We have a cat. I have had cats since I was wee – my grandmother left food out for the neighbourhood cats because they kept the mice and snakes away from her house. Once, she booted a cat in the head when it scratched me. That cat was much nicer after that. I do not advocate cat booting; it was a different time, when vicious cats were dealt with swiftly by a Very Angry Irishwoman.
We had to put my big black loveybug (also known as the big black bastard) down because he had diabetes and went into renal failure, and for a time, we had just one cat; that being Fat Tau. Fat Tau was a lovely, stupid girl who was a great mouser and…well, okay, she was pretty dumb. She used to get lost when she went from one room to the next. She’d flatten herself out (as much as a 20 pound cat can flatten itself out) in the hallway and she would cry and cry and cry because she didn’t know where everyone had gone.
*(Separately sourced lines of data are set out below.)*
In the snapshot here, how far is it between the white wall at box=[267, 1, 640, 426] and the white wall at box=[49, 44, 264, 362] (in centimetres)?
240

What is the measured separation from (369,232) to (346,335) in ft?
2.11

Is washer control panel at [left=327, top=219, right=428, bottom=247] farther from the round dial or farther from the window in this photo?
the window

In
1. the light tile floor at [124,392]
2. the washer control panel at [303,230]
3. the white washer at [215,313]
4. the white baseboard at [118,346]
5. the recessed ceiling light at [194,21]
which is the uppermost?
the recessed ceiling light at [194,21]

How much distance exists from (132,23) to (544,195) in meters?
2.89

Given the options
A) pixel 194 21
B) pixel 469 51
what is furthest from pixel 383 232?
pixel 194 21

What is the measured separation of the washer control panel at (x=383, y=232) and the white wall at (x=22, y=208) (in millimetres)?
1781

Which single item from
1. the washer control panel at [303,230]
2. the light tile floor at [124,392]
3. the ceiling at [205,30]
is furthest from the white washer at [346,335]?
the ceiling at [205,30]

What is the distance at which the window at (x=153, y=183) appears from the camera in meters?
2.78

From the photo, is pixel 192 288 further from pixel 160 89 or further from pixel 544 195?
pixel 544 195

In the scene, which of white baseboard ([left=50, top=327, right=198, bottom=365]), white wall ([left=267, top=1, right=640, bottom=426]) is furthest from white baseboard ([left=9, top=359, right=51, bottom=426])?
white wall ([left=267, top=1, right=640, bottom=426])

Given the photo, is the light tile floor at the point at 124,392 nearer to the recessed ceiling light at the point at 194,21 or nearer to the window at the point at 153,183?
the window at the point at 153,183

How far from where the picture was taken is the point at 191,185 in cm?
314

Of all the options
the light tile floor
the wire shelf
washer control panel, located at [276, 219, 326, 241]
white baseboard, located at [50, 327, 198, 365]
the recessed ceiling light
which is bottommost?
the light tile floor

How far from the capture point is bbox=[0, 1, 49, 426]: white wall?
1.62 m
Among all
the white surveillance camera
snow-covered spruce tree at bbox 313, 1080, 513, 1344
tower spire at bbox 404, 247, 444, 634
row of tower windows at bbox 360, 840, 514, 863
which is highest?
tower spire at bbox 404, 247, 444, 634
Of course, we hadn’t gone anywhere; she had. Ah, poor Tau. She died last April at the respectable old age of 17.
The feline pictured above is Lord Aloicious Q Pibblebrook the Fourth. He is Lord of Stinky Realm and the Lower Marches, and protector of the Nip. He has been victorious in battle against bird, rodent, and toddler. (Yes, he is dictating this to Yours Truly.) His familiar name is Poe. His song is ‘Bad Cat’, sung to the tune of Bob Marley’s “Bad Boys” (you can listen to that tune here).
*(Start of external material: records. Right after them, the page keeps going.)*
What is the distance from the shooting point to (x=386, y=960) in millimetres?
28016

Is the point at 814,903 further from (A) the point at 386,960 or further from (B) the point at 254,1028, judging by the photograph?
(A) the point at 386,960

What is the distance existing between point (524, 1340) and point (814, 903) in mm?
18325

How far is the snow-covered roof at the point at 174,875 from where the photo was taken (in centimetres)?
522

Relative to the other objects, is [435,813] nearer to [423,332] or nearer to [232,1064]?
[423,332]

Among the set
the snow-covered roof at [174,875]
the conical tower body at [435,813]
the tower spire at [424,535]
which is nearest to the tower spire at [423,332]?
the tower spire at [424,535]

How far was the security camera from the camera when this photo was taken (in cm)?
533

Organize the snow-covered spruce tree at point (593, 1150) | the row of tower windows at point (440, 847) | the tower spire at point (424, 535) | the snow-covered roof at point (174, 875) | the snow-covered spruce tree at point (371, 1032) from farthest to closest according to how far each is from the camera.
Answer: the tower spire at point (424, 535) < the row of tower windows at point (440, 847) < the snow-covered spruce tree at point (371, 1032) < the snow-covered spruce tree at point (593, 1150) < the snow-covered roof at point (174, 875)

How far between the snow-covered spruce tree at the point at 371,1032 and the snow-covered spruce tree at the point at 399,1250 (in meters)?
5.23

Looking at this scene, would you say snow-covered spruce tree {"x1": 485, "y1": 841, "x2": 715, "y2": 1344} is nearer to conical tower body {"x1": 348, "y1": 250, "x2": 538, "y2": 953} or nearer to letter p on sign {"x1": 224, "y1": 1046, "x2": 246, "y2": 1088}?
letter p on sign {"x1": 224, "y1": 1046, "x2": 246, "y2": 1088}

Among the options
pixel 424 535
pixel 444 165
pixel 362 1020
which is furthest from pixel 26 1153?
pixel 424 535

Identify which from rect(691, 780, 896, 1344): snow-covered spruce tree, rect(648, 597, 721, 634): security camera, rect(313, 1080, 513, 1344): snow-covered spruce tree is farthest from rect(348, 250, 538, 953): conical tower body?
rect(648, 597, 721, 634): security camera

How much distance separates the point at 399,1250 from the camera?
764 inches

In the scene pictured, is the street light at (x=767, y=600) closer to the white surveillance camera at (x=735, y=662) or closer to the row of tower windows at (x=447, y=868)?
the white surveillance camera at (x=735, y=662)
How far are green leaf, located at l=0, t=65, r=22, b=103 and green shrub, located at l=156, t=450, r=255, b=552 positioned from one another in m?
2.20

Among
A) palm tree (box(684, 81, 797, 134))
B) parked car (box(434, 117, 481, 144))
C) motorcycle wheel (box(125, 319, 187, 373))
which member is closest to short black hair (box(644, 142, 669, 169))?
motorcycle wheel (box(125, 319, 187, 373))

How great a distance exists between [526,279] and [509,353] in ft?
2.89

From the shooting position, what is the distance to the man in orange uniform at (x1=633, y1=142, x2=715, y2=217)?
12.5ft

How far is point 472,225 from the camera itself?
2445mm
“That’s great, cenobyte,” you’re thinking, “but why are you bournalling about your gorram cat, and what has it to do with me?”
It hasn’t anything to do with you, really. But here’s the interesting thing about His Poopship (this time I mean the cat, not His Nibs): he REALLY likes going for Outsides. But. There is a Ritual involved. One cannot just open the door and let the little bugger out. One must stand at the door and announce: “Would his Lordship/Highness (he prefers the latter) care to take the air in the out-of-doors?”
At which point, His Highness darts outside with his tail held high. God only knows what he gets up to out there. When one wishes for the cat to come in, one must open the door before him (he will not come in the house after a dirty human) and announce: “The King! The King! His Highness approaches the keep!” or “Would his Royal Highness care to sojourn in the coolness of the palace?”
Then he barfs on the floor.
I never understood the monarchy better than when Lord Pibblebrook granted us permission to live at his castle.